Task requirements ->
1 > From the laser center finder thread below, list the username of every participant who posted, naming each person once.
2 > In the laser center finder thread below, at what angle did Johnwa try to drill the hole for the laser?

Document passage ->
▬▬▬▬▬▬

# Laser center finder



## Johnwa (Jun 20, 2021)

I came across this recently  and thought it was a good idea.  https://www.centerquic.com
The price tag of $168 floored me though so I made one,




Here‘s a picture with the spindle turning.  The naked eye sees it as a complete circle.





The best repeatability I could get was about 0.01” for a center punch mark.  I was consistently within 0.003” when centering between two lines about 1” apart.


----------



## RobinHood (Jun 20, 2021)

Always wondered about the accuracy, now I know. What do you think is the limiting factor? Beam width?


----------



## Johnwa (Jun 20, 2021)

I think the width does have an effect.  The laser I have isn’t focusable  so I couldn’t change that.  I think that was why it was a bit more accurate when centering between two lines as it was easier to tell when the beam just touched the line.  A magnifying glass might have improved it a bit.  It’s also a matter of where you’re looking from.  I had the best results when lined up parallel to an axis.  Also my laser didn’t intersect the axis of the spindle so the smallest circle i could get was about ½” D.  A smaller circle might have improved the center punch test.


----------



## YYCHM (Jun 20, 2021)

I fail to see the principle of this?

I have a laser pointer on my drill press.  Horrible thing, I gave up on it.


----------



## Johnwa (Jun 21, 2021)

@RobinHood centerquick‘s video claims an accuracy of 0.002” so mine isn’t wildly off.
I also found this video of a fairly nice DIY version. He uses a focusable laser from a laser level and says he can get a finer line.   I’m going to have to check the one in my junk box.


----------



## DPittman (Jun 21, 2021)

Nice job.  Yes I thought those gadgets looked useful but terribly over priced too.


----------



## combustable herbage (Jun 21, 2021)

I think if you had one that focused you could change that focal point and sharpen up the line, I am also curious of what angle you drilled the hole for the laser I am thinking if it is a smaller angle it would be better for keeping the circle smaller and a bigger angle would make the circle larger.  I think with a little playing you could find something that would work well in the normal range that you drill/mill, The one they are selling is universal so I think thats why they want so much but to me it would be more cost effective to make one for each machine you have.  It is definitely a handy idea.


----------



## Tom Kitta (Jun 21, 2021)

Best part is you can freely make copies and even sell them - they cannot patent it and if they did you can easily kill it with previous art. I.e. they themselves copied someone else's idea. See for example: 




and there are even detailed instructions how to make one:  https://www.instructables.com/Laser-Centreedge-Finder-for-a-Mill-or-Drill/

Here is actual inventor (probably) - 




I.e. its been around almost 10 years!


----------



## Johnwa (Jun 21, 2021)

I tried to drill the hole for the laser at about 14 degrees.  That would give me the smallest circle about 6-7 inches down.  Unfortunately the beam misses the spindle axis by about ¼” so the smallest circle is ½”.   If I make a final version I’ll make the angle adjustable.


----------



## Janger (Jun 23, 2021)

I think this is a job for a 3D printer. Model something up John!


----------



## Janger (Jun 23, 2021)

Tom Kitta said:


> Best part is you can freely make copies and even sell them - they cannot patent it and if they did you can easily kill it with previous art. I.e. they themselves copied someone else's idea. See for example:
> 
> 
> 
> ...



Gotta love Dan! That's a great video. 

I ordered the lasers to make one of these - it's on the endless project list!


----------

▬▬▬▬▬▬

Data segment ->
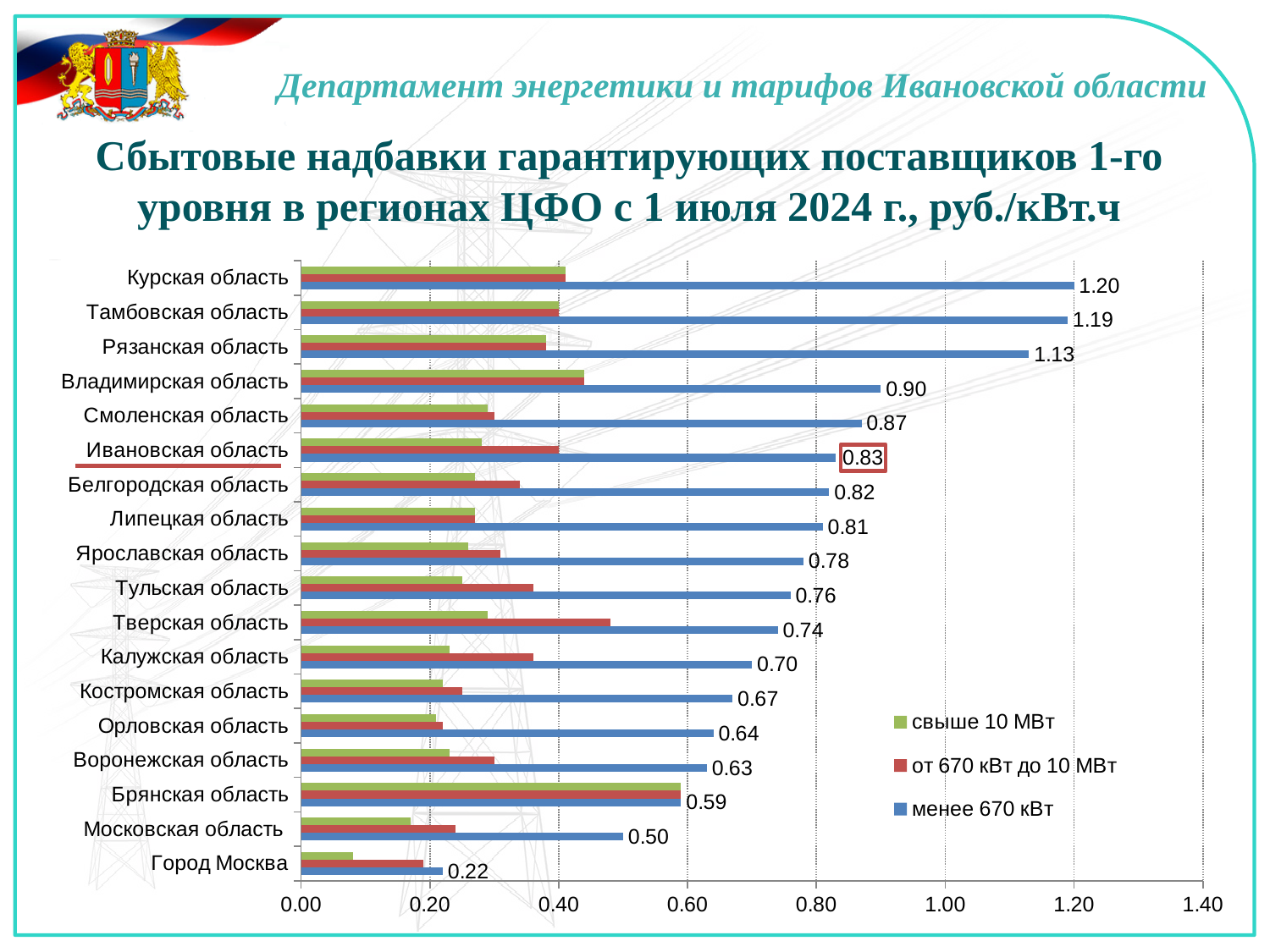
What is the value for Курская область in the series «менее 670 кВт»? 1.20 Which region has the lowest value in the series «менее 670 кВт»? Город Москва Is the value for Город Москва in the series «свыше 10 МВт» greater or less than 0.20? less What is the difference between the «менее 670 кВт» values for Курская область and Город Москва? 0.98 Which region has the highest value in the series «менее 670 кВт»? Курская область How many series does the legend list? 3 How many regions are shown on the chart? 18 What kind of chart is shown on the slide? bar chart Is the value for Брянская область in the series «свыше 10 МВт» greater or less than 0.40? greater Which region's label is underlined in red on the chart? Ивановская область What is the value for Ивановская область in the series «менее 670 кВт»? 0.83 Which is larger in the series «менее 670 кВт»: Смоленская область or Белгородская область? Смоленская область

▬▬▬▬▬▬

Solutions to the problems ->
1 > Johnwa, RobinHood, YYCHM, DPittman, combustable herbage, Tom Kitta, Janger

2 > About 14 degrees.